Выбрать главу

В самом деле, констатируют, что в конце XVIII века Сулла становится героем трагедии: некоторым образом его отречение послужило, как это прекрасно показал Сен-Бев, вариантом великодушия Августа. Первой иллюстрацией этого является либретто Джованни ди Гамерра «Луцио Сулла», положенное позднее на музыку Моцартом (1773), Жаном Кристианом Бахом (1776) и Мишелем Мортеллари (1779). Обвиненный в тирании, герой защищается:

Ah no, non son tiranno

Come tu credi. E‘ 1‘anima di Silla

Capace di virtu…

И фактически он отрекается в последней сцене, позволяя Гивнии, дочери Мария, в которую он влюблен, выйти замуж за проскрибированного Цецилио.

Но неизбежно персонаж наполнялся политическим значением: «Сулла» Жуй, написанный на следующий день после смерти Наполеона, не мог не быть интерпретирован как осуждение Империи, «противопоставляя неизлечимому гордецу, испустившему последний вздох на скалах Святой Елены, судьбу Бонапарта, благоразумно и гражданственно отказавшегося бы после консулата» (Эжен Линтилак).
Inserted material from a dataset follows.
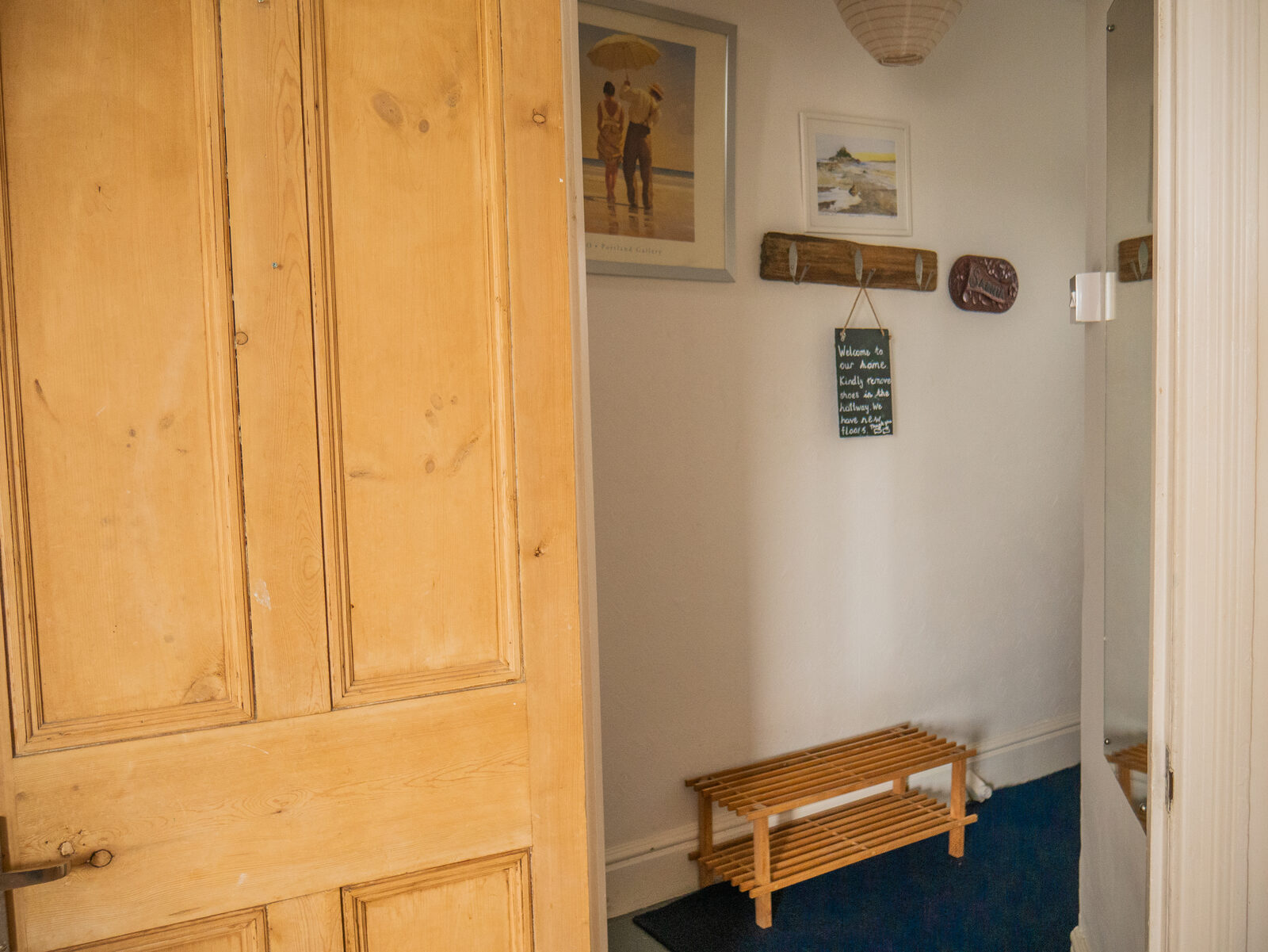 Welcoming hallway with pine doors and coastal artwork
С восстановлением Второй Империи личность Суллы приобретает особую значимость в политической полемике, потому что все изгнанные после переворота приобретут славные имена проскрибированных и достаточно оскорбят их палача:

Я останусь вычеркнутым, желая остаться

стоять.

Я соглашусь на жестокое изгнание, пусть не

будет у него конца,

Не стремясь познать и не считая,

Если уступит кто-то, кого считали более

твердым,

И если многие уйдут, кто-то должен будет

остаться.

Если их будет не более чем тысяча, я среди

них.

Даже если их будет только сто, я не боюсь

Суллы;

Если их будет-десять, я буду десятым;

И если останется только один — я буду им.

(Гюго В. Возмездия VII; 17, 56–64)

Этот полемический масштаб, затрудняющий работу историка, образ Суллы сохранил до наших дней. Уже в XIX веке в Германии все знающий Теодор Моммзен окружал себя тысячью предосторожностей, когда он хотел заставить признать, что диктатор, в общем, не был единственным ответственным за чистку и что римская аристократия тоже была к этому причастна: «Я не посягну на святой лик Истории, и моя хвала не будет тлетворной данью гению зла, если я покажу, что Сулла менее ответствен за реставрацию, чем сама аристократия…» И так как Сулла продолжал быть источником вдохновения драматическим произведениям («Сулла» Альфреда Мортье в 1913 году), и особенно ставкой в сильной политической борьбе мнений, он долго оставался тонким «инструментом». Вспомним, как им воспользовался Леон Доде сразу же после мировой войны, превознося реставрационную работу, предназначенную очистить Республику от предателей и изменников, «которые продолжали защищать или восхвалять необузданную и мятежную революцию или полулегально и даже законодательно и демократически…»

Это особая область, в которой политическая «обязанность» образа Суллы имела любопытные последствия: речь идет о собрании портретов. Хотя мы знаем, что было сделано много его бюстов, многочисленных оттисков гравюр, мы не располагаем ни одним портретом диктатора. Мы прекрасно умеем распознавать Помпея или Цицерона, но мы абсолютно не знаем (или почти), на кого был похож Сулла. Но так как в то же время речь шла о совершенно исключительном человеке, коллекционеры, любители и историки искусства верили в возможность узнавания его в том или ином бюсте или статуе. Конечно, они видели только портрет, который они сами сделали, в общем, «портреты», предлагаемые нашему любопытству, все разные. Все же у них есть нечто общее, то, что принято называть «красивая шея», начиная с «Сулла-оратор» выставленного в Лувре: это наименование, восходящее к моменту, когда произведение пополнило коллекцию Кампаны, соответствует не только желанию повысить цену статуи («Сулла», без сомнения, дороже, чем анонимная статуя), оно выражает также со стороны тех, кто предложил эту идентификацию, восхищение этим образом. Лицо одновременно выражает величие и обаяние, суровость и приветливость. Можно было бы выразить лишь одно сожаление по его поводу; по всей вероятности, речь идет не об античной голове, а копии, датирующейся началом XIX века.